De acordo com relatos de outros participantes da atração que já foram eliminados, após ter sido contida por conta de uma primeira crise diante das câmeras, ela própria comunicou aos colegas – em uma conversa que não foi exibida pela emissora – conviver com o distúrbio psiquiátrico. Naquela ocasião, Raissa havia sido indicada para a Roça por oito participantes e poderia, portanto, ser retirada da casa pela votação popular. À rejeição, ela respondeu de forma agressiva, esmurrando travesseiros e discutindo com integrantes da casa, chegando a atirar a água que estava em uma garrafa em Biel.
Posteriormente, quando a assessoria da modelo divulgou oficialmente que ela havia sido diagnosticada com o transtorno, soube-se que a instabilidade emocional, a sensação de insegurança, a impulsividade e as relações sociais prejudicadas expressadas pelas atitudes dela eram, na verdade, sintomas do borderline.

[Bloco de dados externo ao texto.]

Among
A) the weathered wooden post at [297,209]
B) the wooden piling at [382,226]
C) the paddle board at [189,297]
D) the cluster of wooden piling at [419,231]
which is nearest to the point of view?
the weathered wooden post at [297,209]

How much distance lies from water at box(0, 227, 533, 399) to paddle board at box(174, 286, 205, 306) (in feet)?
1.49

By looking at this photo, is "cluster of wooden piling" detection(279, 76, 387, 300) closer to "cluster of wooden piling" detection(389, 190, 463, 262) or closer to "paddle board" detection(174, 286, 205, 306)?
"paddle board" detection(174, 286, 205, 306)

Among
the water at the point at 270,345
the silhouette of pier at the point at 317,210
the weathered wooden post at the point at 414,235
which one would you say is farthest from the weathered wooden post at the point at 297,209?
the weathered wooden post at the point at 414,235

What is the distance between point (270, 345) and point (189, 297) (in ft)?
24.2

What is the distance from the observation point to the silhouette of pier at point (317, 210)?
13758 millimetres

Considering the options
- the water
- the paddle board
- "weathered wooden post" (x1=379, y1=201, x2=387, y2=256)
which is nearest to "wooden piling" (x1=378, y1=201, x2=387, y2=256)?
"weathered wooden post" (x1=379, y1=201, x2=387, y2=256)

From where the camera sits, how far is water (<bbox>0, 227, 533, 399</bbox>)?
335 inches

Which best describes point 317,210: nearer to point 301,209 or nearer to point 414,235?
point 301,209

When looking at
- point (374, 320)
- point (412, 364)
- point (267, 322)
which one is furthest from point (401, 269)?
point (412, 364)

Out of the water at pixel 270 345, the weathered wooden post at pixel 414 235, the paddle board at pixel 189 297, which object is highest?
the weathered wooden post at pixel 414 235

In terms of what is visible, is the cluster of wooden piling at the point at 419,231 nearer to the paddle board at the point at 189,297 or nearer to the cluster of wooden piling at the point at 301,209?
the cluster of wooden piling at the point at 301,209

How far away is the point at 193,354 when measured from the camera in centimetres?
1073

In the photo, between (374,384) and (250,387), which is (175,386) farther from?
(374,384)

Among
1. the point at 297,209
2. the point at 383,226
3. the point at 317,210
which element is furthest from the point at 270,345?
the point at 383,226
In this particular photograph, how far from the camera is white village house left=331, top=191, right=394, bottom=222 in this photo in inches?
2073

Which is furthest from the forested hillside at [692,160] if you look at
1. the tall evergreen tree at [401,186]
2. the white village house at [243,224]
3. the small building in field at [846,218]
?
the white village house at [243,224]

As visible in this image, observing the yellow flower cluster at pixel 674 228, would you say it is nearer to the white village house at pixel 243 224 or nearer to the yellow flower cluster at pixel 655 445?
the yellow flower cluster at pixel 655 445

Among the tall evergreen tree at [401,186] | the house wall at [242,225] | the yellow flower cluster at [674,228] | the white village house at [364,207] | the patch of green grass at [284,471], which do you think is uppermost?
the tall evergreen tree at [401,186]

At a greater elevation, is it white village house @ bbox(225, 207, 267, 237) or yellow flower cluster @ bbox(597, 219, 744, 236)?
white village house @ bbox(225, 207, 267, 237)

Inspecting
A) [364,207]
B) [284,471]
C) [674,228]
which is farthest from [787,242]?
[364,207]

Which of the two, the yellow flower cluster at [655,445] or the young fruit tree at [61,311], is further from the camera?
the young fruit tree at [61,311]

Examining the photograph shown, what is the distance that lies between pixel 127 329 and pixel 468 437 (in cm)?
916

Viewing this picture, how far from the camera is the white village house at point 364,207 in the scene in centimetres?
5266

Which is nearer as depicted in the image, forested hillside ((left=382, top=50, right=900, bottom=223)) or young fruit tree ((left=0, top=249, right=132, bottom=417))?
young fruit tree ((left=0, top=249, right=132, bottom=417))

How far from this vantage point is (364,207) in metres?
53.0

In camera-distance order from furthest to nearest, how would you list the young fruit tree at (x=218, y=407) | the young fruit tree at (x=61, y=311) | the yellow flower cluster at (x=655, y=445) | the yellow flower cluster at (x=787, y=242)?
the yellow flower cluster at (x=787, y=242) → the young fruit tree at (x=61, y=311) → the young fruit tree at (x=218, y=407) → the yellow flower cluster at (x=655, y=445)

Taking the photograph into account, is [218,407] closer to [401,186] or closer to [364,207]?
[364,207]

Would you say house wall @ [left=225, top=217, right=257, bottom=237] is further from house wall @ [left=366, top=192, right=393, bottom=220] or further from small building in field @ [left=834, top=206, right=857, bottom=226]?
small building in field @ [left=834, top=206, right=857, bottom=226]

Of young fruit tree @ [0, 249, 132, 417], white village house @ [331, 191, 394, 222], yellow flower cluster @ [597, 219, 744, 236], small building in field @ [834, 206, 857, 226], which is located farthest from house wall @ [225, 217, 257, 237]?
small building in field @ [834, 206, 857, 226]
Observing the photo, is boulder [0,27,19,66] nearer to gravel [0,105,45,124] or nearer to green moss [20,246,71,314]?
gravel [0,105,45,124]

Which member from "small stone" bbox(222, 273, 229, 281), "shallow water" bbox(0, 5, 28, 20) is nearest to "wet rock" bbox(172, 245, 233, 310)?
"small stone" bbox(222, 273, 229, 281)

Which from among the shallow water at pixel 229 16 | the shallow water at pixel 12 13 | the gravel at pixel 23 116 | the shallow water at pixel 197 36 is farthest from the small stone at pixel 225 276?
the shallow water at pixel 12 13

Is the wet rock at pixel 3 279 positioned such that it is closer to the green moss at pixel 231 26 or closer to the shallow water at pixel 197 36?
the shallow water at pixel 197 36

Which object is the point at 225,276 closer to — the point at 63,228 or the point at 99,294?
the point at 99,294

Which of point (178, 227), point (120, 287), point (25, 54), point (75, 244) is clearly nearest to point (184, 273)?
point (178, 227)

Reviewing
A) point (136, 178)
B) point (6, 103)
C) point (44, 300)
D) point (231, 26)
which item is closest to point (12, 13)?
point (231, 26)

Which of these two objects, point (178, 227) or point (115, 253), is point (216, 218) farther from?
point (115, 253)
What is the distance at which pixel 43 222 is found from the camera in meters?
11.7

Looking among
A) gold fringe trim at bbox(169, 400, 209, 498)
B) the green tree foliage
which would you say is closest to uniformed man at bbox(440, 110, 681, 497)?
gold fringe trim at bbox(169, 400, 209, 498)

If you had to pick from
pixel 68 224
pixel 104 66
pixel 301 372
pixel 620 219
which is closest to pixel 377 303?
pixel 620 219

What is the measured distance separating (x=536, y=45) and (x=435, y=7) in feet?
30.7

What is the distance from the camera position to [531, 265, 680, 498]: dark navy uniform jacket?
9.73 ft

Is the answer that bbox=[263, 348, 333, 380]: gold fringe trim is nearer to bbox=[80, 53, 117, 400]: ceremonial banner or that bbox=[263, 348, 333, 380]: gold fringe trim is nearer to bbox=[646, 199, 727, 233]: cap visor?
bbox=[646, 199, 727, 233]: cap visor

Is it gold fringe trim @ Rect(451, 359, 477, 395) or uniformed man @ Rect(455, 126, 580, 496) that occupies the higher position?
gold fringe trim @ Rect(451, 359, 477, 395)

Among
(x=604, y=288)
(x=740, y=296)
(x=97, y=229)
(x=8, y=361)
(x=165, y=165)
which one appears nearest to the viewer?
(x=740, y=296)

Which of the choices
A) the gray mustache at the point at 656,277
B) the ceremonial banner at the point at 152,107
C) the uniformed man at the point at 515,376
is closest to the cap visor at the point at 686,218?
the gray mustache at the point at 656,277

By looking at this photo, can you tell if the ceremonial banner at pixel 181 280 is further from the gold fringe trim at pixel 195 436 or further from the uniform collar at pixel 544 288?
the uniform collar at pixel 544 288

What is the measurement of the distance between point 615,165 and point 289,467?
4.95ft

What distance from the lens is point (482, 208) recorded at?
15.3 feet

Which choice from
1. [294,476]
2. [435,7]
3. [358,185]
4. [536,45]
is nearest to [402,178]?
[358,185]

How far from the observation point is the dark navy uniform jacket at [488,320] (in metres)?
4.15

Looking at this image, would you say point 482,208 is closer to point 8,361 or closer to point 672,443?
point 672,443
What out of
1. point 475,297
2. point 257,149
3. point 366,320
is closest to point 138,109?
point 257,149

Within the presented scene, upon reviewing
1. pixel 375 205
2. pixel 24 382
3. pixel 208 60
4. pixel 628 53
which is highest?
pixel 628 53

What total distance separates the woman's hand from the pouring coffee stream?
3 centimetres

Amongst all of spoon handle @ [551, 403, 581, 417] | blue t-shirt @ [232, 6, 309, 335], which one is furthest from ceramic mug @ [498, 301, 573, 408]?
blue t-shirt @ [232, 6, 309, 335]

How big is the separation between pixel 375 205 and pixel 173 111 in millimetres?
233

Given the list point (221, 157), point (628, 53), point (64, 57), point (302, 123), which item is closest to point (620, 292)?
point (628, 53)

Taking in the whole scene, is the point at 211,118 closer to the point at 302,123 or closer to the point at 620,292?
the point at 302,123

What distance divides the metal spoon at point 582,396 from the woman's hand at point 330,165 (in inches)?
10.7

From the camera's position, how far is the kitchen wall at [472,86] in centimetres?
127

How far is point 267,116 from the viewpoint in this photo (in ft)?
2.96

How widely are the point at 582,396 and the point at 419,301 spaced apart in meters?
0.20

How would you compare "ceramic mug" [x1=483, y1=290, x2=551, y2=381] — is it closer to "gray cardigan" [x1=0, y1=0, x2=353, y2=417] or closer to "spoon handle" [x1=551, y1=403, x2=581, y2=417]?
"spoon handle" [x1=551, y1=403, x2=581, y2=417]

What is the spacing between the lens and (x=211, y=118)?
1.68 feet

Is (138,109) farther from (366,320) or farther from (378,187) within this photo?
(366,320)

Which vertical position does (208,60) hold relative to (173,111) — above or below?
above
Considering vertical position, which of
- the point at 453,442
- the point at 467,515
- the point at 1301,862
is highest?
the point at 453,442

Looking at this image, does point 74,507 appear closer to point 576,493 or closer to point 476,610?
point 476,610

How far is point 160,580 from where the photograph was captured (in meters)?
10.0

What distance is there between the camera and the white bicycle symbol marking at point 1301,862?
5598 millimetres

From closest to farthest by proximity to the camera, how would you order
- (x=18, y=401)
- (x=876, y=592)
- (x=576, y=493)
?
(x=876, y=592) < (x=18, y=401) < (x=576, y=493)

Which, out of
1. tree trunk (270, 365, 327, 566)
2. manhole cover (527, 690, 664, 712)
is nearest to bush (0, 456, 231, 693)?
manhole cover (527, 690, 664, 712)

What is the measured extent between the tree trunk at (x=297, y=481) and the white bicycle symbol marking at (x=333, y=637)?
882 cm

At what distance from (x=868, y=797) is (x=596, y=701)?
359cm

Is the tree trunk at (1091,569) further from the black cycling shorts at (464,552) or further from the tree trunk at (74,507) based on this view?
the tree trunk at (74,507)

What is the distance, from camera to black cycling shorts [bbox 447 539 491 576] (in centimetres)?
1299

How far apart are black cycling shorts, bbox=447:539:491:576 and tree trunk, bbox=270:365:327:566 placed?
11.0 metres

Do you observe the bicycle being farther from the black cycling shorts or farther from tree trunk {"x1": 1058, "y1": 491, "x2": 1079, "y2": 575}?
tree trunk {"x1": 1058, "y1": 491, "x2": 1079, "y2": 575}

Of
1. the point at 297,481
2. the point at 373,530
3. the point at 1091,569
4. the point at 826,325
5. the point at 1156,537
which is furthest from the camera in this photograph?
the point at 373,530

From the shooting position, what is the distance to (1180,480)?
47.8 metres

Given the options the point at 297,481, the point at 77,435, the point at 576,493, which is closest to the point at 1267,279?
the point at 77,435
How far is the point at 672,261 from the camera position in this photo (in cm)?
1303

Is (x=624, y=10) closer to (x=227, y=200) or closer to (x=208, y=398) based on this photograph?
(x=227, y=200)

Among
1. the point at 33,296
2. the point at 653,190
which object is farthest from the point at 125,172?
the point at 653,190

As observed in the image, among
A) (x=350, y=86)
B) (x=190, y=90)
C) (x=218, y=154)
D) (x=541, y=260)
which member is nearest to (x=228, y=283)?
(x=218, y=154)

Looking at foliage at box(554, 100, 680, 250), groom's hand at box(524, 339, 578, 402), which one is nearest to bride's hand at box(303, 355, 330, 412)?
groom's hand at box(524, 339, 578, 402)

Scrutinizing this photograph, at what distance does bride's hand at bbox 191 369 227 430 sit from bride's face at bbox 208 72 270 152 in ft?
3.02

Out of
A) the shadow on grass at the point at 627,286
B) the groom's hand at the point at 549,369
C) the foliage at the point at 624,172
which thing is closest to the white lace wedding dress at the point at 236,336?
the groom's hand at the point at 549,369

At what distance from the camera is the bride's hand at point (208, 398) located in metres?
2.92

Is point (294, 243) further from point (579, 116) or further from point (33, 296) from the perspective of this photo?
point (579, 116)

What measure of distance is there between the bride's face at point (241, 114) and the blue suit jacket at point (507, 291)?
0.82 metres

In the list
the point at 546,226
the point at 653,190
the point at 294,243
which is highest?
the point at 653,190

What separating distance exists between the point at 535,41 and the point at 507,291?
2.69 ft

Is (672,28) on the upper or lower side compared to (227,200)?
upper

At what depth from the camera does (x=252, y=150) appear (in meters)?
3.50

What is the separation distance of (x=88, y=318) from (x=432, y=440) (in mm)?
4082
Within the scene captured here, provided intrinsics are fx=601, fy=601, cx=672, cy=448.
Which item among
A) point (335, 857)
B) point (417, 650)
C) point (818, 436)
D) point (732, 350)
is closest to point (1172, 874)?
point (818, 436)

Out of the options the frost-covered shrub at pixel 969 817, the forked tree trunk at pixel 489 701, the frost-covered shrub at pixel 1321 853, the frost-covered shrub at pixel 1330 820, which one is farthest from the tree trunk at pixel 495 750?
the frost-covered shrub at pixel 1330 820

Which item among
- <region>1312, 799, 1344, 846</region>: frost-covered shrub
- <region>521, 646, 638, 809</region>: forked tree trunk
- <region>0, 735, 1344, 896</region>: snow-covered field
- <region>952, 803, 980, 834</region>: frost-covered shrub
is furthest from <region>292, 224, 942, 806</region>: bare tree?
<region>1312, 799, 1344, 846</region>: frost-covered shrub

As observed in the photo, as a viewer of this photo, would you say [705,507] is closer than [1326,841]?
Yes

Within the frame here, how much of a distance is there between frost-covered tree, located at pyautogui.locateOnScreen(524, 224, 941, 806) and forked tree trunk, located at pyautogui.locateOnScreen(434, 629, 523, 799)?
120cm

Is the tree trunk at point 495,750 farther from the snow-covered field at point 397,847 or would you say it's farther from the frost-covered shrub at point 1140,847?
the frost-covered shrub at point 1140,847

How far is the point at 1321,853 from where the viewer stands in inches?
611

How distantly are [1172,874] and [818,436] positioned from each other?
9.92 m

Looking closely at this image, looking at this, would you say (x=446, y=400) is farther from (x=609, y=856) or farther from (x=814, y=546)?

Antes disso, entretanto, a cena já havia repercutido vastamente e chegou a ser tratada em blogs, nas redes sociais e em programas de televisão de forma caricata. “Ela se descabelou”, “berrou” e “perdeu o controle” foram algumas das expressões – um tanto pejorativas – utilizadas para se referir ao que, na verdade, eram manifestações do distúrbio.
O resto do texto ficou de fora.